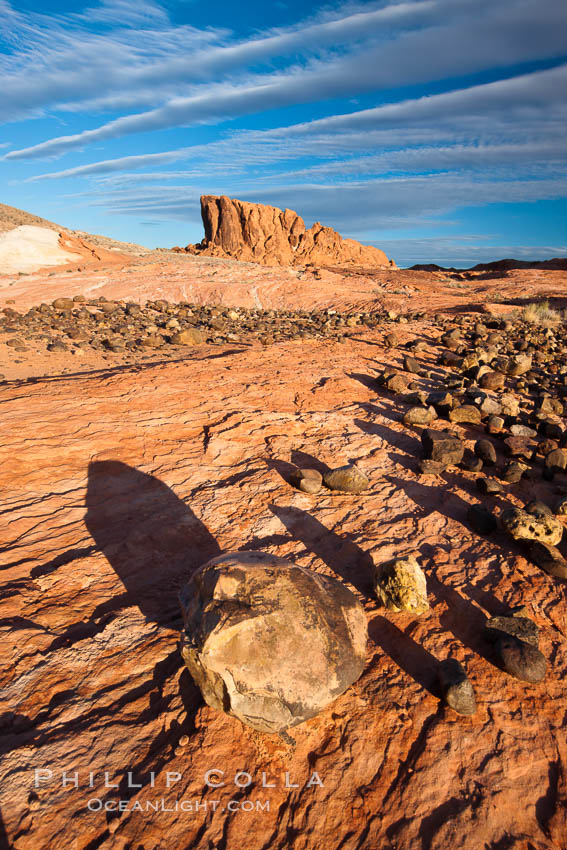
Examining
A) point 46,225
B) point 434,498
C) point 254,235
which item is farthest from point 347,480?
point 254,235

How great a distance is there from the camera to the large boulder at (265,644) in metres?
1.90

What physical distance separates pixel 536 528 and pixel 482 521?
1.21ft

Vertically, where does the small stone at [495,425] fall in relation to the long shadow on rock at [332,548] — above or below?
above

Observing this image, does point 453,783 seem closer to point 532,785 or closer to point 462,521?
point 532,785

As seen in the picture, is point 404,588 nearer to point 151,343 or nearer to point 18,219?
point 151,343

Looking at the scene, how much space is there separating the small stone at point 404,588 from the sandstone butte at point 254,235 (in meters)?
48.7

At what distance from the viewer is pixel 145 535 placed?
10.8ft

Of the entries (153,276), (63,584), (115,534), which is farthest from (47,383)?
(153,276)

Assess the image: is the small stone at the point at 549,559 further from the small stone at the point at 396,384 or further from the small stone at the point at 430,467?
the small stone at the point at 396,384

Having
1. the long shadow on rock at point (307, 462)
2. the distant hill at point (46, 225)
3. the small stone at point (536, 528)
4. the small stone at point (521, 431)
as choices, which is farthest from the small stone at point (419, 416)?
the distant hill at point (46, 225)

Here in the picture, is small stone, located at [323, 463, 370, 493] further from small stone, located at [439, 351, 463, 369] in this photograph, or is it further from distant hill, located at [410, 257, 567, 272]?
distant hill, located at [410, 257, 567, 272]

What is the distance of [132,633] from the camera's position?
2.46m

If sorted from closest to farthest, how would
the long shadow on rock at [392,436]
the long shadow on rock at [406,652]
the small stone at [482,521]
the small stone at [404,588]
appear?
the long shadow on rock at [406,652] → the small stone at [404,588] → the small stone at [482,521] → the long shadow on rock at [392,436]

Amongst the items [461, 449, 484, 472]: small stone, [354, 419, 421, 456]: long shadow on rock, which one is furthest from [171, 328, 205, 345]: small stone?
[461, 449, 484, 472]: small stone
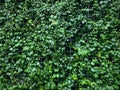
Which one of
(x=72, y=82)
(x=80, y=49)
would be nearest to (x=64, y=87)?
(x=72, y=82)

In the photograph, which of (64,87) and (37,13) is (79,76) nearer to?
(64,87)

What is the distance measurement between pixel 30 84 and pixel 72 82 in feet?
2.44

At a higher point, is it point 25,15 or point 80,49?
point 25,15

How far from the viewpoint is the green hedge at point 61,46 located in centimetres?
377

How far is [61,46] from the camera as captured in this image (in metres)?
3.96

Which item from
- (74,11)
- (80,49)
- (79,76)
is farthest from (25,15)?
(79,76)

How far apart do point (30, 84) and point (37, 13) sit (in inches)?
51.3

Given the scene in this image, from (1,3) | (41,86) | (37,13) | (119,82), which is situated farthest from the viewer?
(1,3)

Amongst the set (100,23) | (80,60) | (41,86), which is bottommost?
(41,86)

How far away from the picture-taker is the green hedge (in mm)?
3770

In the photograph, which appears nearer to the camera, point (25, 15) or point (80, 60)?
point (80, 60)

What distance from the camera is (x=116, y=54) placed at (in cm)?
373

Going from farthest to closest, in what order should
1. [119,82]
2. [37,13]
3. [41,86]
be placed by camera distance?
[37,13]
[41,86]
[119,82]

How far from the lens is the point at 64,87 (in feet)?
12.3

## Job
Could you format all the data above as a JSON list of strings, one string per line, leaving out blank lines and the pictures?

## Written answer
[
  "Examining",
  "A) point 46,225",
  "B) point 434,498",
  "C) point 254,235",
  "which item is farthest from point 347,480?",
  "point 254,235",
  "How great a distance is there from the camera to the large boulder at (265,644) in metres?",
  "1.90",
  "What physical distance separates pixel 536 528 and pixel 482 521?",
  "1.21ft",
  "Vertically, where does the small stone at [495,425] fall in relation to the long shadow on rock at [332,548] — above or below?",
  "above",
  "Observing this image, does point 453,783 seem closer to point 532,785 or closer to point 462,521?",
  "point 532,785",
  "As seen in the picture, is point 404,588 nearer to point 151,343 or nearer to point 18,219?",
  "point 151,343",
  "Looking at the scene, how much space is there separating the small stone at point 404,588 from the sandstone butte at point 254,235 (in meters)?",
  "48.7",
  "At what distance from the viewer is pixel 145 535 placed?",
  "10.8ft",
  "Of the entries (153,276), (63,584), (115,534), which is farthest from (47,383)?",
  "(153,276)",
  "Assess the image: is the small stone at the point at 549,559 further from the small stone at the point at 396,384 or further from the small stone at the point at 430,467?",
  "the small stone at the point at 396,384",
  "Having",
  "1. the long shadow on rock at point (307, 462)",
  "2. the distant hill at point (46, 225)",
  "3. the small stone at point (536, 528)",
  "4. the small stone at point (521, 431)",
  "as choices, which is farthest from the small stone at point (419, 416)?",
  "the distant hill at point (46, 225)",
  "Here in the picture, is small stone, located at [323, 463, 370, 493] further from small stone, located at [439, 351, 463, 369] in this photograph, or is it further from distant hill, located at [410, 257, 567, 272]?",
  "distant hill, located at [410, 257, 567, 272]",
  "What is the distance of [132,633] from the camera's position?",
  "2.46m",
  "If sorted from closest to farthest, how would",
  "the long shadow on rock at [392,436]",
  "the long shadow on rock at [406,652]",
  "the small stone at [482,521]",
  "the small stone at [404,588]",
  "appear?",
  "the long shadow on rock at [406,652] → the small stone at [404,588] → the small stone at [482,521] → the long shadow on rock at [392,436]",
  "Amongst the items [461, 449, 484, 472]: small stone, [354, 419, 421, 456]: long shadow on rock, which one is furthest from [171, 328, 205, 345]: small stone?",
  "[461, 449, 484, 472]: small stone",
  "Which one of",
  "(x=72, y=82)",
  "(x=80, y=49)",
  "would be nearest to (x=64, y=87)?",
  "(x=72, y=82)",
  "In the photograph, which of (64,87) and (37,13) is (79,76) nearer to?",
  "(64,87)",
  "What is the distance measurement between pixel 30 84 and pixel 72 82 in feet?",
  "2.44",
  "At a higher point, is it point 25,15 or point 80,49?",
  "point 25,15",
  "How far from the viewpoint is the green hedge at point 61,46 located in centimetres?",
  "377",
  "How far is [61,46] from the camera as captured in this image (in metres)?",
  "3.96",
  "Which item from",
  "- (74,11)",
  "- (80,49)",
  "- (79,76)",
  "is farthest from (25,15)?",
  "(79,76)",
  "How far apart do point (30, 84) and point (37, 13) sit (in inches)?",
  "51.3",
  "Given the scene in this image, from (1,3) | (41,86) | (37,13) | (119,82), which is situated farthest from the viewer?",
  "(1,3)",
  "Amongst the set (100,23) | (80,60) | (41,86), which is bottommost?",
  "(41,86)",
  "How far away from the picture-taker is the green hedge (in mm)?",
  "3770",
  "In the photograph, which appears nearer to the camera, point (25, 15) or point (80, 60)?",
  "point (80, 60)",
  "What distance from the camera is (x=116, y=54) placed at (in cm)?",
  "373",
  "Going from farthest to closest, in what order should",
  "1. [119,82]",
  "2. [37,13]",
  "3. [41,86]",
  "be placed by camera distance?",
  "[37,13]",
  "[41,86]",
  "[119,82]",
  "How far from the lens is the point at 64,87 (in feet)?",
  "12.3"
]